**Trecho citado**
|---|

Eu não sei de cousa alguma, a este respeito, pela qual o governo mereça censura; mas ouvi fallar no apresamento de um navio portuguez pelas forças inglezas e tomarem-no injustamente como incurso no trafico da escravatura. Não sei o fundamento que tenha esta noticia e por isso não posso pedir ainda a responsabilidade ao governo, por que não tenho esclarecimentos. Só posso alludir a um documento que, ainda que não é authentico, tem comtudo uma certa importancia.
Refiro-me a uma carta do sr. Thomás Ribeiro, que é honrem, a todos os respeitos, de ponderação para o partido regnerador, e que até se dizia que devia substituir o sr. Barjona de Freitas; porque, como todos sabem, a saida d'este cavalheiro estava annunciada havia muito tempo, e era o sr. Thomás Ribeiro um dos indigitados para ministro da justiça.
Vi, como disse, uma carta, na qual se dizia, com relação á Inglaterra, que o governo não sabia fazer respeitar a nossa bandeira. A carta está escripta em um estylo poético e nebuloso, e por isso fica envolvido tudo em mysterio; a não vir o seu auctor, que tem voz no parlamento, explical-a.
O que é certo, porem, é que com a Hespanha e com a curia romana, os factos auctorisam a suppormos que não fazemos bom papel. Ha um documento authentico e verdadeiro, do sr. Fernandez de los Rios, que fora ministro nesta côrte, do rei Amadeu, e que foi mandado sair de Portugal de um modo pouco proprio, em relação á hospitalidade que devemos dar aos refugiados. E note-se que elle não era refugiado, como expoz na sua carta, era um homem que o seu governo desterrara para Portugal!
Nós como nação independente podemos dar abrigo aos refugiados, isto admitte-se, e deve mesmo ser assim5 mas que o governo hespanhol considere este paiz como um presidio para onde possa desterrar os individuos que o incommodam, contra isto é que se deve protestar, e que individuos que vêem com este caracter sejam como taes mandados sair por ordem ou a requisição do governo de Hespanha é que é incompativel com a dignidade nacional. Era preciso que os motivos fossem minto fortes, para que os srs. ministros dos negocios estrangeiros e do reino consentissem ou concordassem em similhante procedimento.
Pelo que diz respeito á curia romana, nunca representámos tão triste papel como aquelle que temos feito ultimamente. Não posso attribuir a culpa ao actual sr. ministro da justiça, mas sim ao governo.
Foi apresentado arcebispo de Goa um sacerdote a todos os respeitos muito digno, e, facto unico na historia portugueza, a corôa desistiu da apresentação que tinha feito, naturalmente para satisfazer a curia e apresentou um outro sacerdote.
Em todo o caso é uma posição difficil e humilhante para o individuo que foi apresentado, e esta humilhação não é só para o individuo, mas recae sobre o paiz.

|---|

**Material extraído**
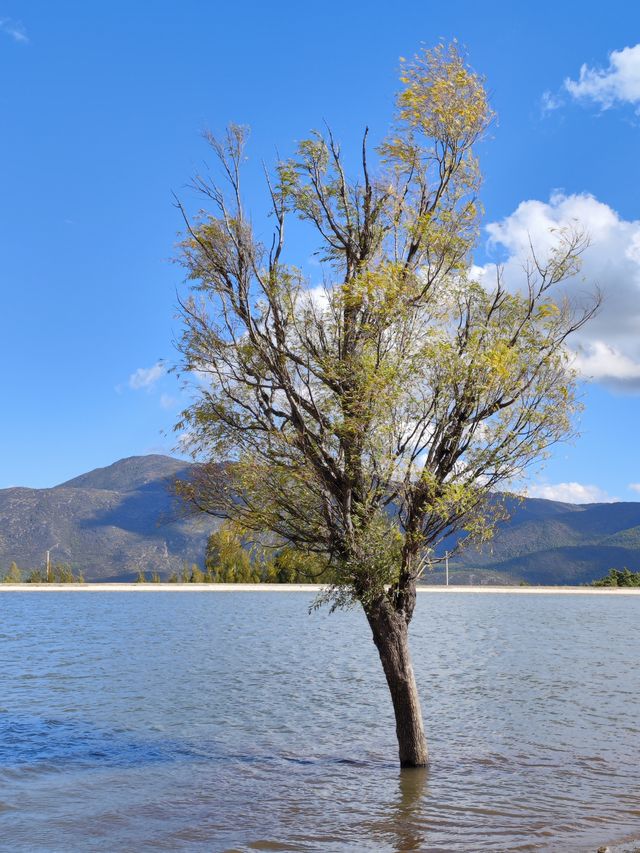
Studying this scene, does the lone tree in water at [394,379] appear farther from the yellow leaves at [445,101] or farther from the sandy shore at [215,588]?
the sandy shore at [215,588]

|---|

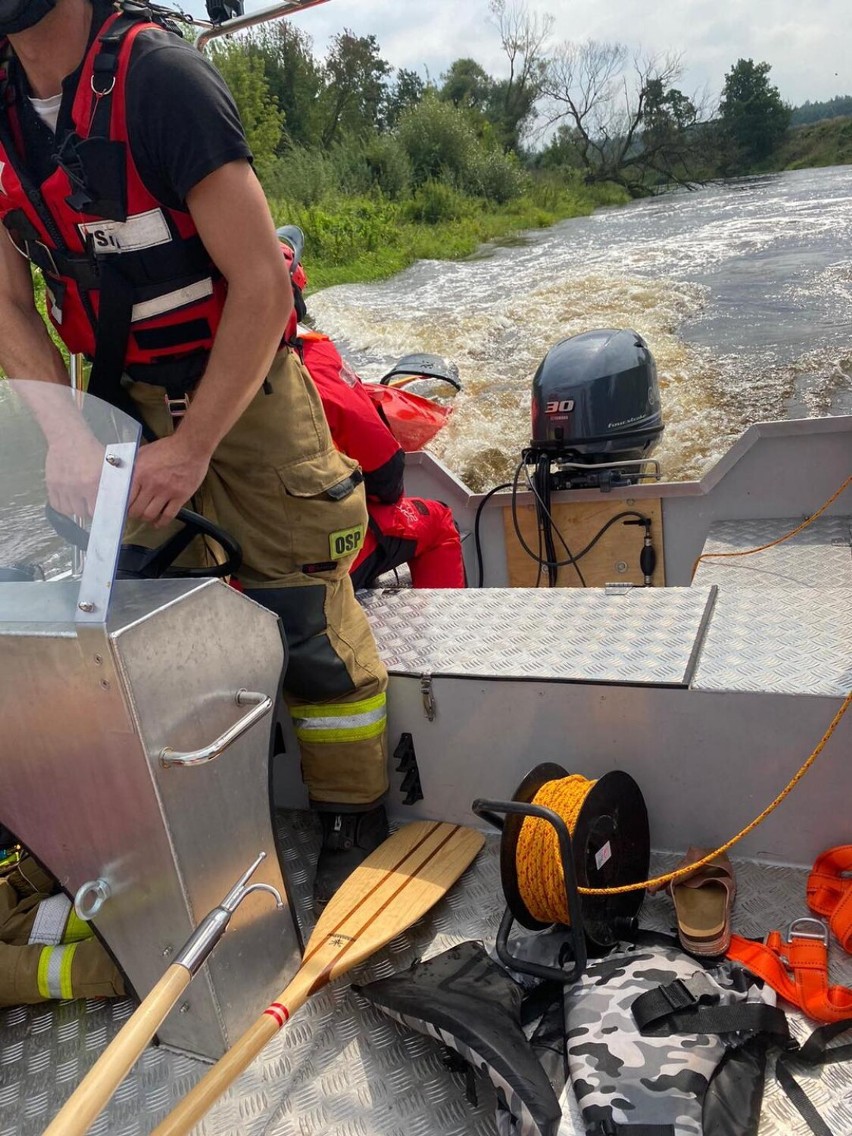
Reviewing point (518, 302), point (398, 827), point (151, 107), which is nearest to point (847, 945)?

|---|

**O que se pede**
Segundo o trecho citado, para que cargo o sr. Thomás Ribeiro era um dos indigitados?

**Resolução do exercício**
Para ministro da justiça.